Deux villes, un même type de bâti
Oloron-Sainte-Marie et Orthez partagent une caractéristique : un centre ancien organisé autour d'un franchissement de gave, avec des maisons de ville étroites, hautes et profondes. Les pièces y sont souvent en enfilade, les escaliers centraux, et la lumière naturelle limitée en partie médiane.
Ces logements ont connu de nombreuses reprises au fil du temps : cloisonnements ajoutés, faux plafonds posés puis retirés, enduits ciment appliqués sur des maçonneries anciennes. Un projet de décoration commence donc presque toujours par un état des lieux du support, souvent hétérogène d'un mur à l'autre dans la même pièce.
Les supports rencontrés
| Support | Traitement adapté | À éviter |
|---|---|---|
| Maçonnerie ancienne enduite à la chaux | Badigeon, chaux ferrée, stuc | Film acrylique étanche |
| Enduit ciment rapporté | Piquage puis reprise à la chaux si l'humidité le justifie | Recouvrir sans diagnostic |
| Plâtre ancien sain | Presque toutes les finitions après préparation | Ponçage trop agressif |
| Plaque de plâtre récente | Ratissage puis enduit ou peinture | Finition polie sans ratissage |
| Colombage apparent | Traitement du bois puis remplissage traité à la chaux | Peinture filmogène sur le bois |
Les colombages et le bois apparent
Certaines maisons du centre ancien présentent des pans de bois, à l'extérieur comme à l'intérieur. Le bois ancien demande d'abord un diagnostic : présence d'insectes, humidité résiduelle, état des assemblages. Une fois assaini, il se traite en teinte ou en finition mate ouverte, jamais en film étanche qui piégerait l'humidité dans la pièce de bois.
Le remplissage entre les bois, souvent en torchis ou en maçonnerie légère, se reprend à la chaux. C'est l'un des cas où la cohérence entre le décor et la physique du mur est la plus critique.
Les demandes fréquentes sur ces deux villes
- Enduits décoratifs dans les pièces de vie, pour donner de la matière à des murs plats.
- Relooking de mobilier régional, très présent dans les maisons de famille.
- Décors peints pour ouvrir visuellement des couloirs et des cages d'escalier sombres.

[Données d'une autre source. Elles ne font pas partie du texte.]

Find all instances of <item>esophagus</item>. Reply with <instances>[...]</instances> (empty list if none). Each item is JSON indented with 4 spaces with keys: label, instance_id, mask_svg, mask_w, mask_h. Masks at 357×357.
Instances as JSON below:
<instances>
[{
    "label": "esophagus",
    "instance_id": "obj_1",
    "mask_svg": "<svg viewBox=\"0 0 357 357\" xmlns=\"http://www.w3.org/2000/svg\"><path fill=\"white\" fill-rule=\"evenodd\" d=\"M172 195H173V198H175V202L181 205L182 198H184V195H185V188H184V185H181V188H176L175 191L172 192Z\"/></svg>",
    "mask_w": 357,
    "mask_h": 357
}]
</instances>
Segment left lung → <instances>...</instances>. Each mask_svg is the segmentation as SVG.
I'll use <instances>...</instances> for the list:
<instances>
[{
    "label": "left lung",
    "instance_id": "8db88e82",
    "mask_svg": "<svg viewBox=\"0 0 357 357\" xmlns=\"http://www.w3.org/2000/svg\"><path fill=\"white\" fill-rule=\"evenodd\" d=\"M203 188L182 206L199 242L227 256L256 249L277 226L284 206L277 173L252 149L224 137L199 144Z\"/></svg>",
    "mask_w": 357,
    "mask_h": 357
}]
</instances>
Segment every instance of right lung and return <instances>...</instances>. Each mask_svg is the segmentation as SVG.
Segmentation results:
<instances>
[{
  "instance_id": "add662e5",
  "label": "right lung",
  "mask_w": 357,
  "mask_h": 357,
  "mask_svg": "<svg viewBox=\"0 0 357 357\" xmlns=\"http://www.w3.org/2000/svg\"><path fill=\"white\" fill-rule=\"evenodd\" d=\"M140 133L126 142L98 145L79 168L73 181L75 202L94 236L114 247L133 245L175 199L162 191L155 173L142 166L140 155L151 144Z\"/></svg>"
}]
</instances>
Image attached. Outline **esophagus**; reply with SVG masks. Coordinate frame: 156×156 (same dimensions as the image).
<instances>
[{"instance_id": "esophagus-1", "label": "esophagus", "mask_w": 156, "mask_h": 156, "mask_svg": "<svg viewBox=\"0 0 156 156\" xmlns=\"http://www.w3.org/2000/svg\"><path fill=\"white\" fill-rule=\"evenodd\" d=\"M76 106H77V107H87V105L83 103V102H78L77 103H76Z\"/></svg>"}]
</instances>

- Valorisation avant vente sur des biens anciens qui restent longtemps en annonce.
L'humidité, sujet récurrent
La proximité des gaves et le caractère ancien du bâti rendent les problèmes d'humidité fréquents dans ces deux villes. Avant tout travail de décor, une trace suspecte au bas d'un mur, une odeur de cave dans une pièce ou un enduit qui farine sont des signaux à traiter en priorité. Aucune finition, aussi bien réalisée soit-elle, ne survit à une remontée capillaire non traitée.
Ces constats sont systématiquement signalés lors de la visite, avec une orientation vers le traitement adapté avant l'engagement du chantier de décoration.
Le secteur couvert
Oloron-Sainte-Marie, Orthez, Navarrenx, Monein, Mourenx, Arudy, Sauveterre-de-Béarn et Salies-de-Béarn, ainsi que Pau et Nay.
Les sols, les plinthes et les seuils
Sur le bâti ancien d'Oloron et d'Orthez, les sols posent une question souvent négligée au moment de chiffrer une décoration murale. Tomettes anciennes, parquets à lames larges, carreaux de ciment et dalles de pierre ne se protègent pas de la même manière et ne tolèrent pas les mêmes produits. Une projection de chaux sur une tomette poreuse laisse une trace durable si elle n'est pas retirée immédiatement.
Les plinthes et les seuils constituent l'autre point de vigilance. Sur une maison ancienne, elles sont rarement d'équerre, et la finition murale doit venir mourir proprement dessus sans souligner l'irrégularité. Un travail de rive au pinceau, plutôt qu'un simple masquage à l'adhésif, donne un résultat nettement plus juste sur ce type de support.
Un chantier organisé par étapes
Sur une maison ancienne, il est rare que tout se traite d'un bloc. Un découpage par étapes permet d'étaler la dépense et de vérifier le comportement des supports avant de généraliser. La première étape porte généralement sur la pièce la plus problématique, souvent celle qui présente des traces d'humidité, car c'est elle qui dira si le système retenu tient dans la durée.
Six mois plus tard, l'observation de cette première pièce oriente la suite : maintien du même système, ajustement du produit ou reprise préalable d'un point de maçonnerie. Cette approche progressive demande un peu de patience mais évite d'engager l'ensemble d'un logement sur une hypothèse technique non vérifiée.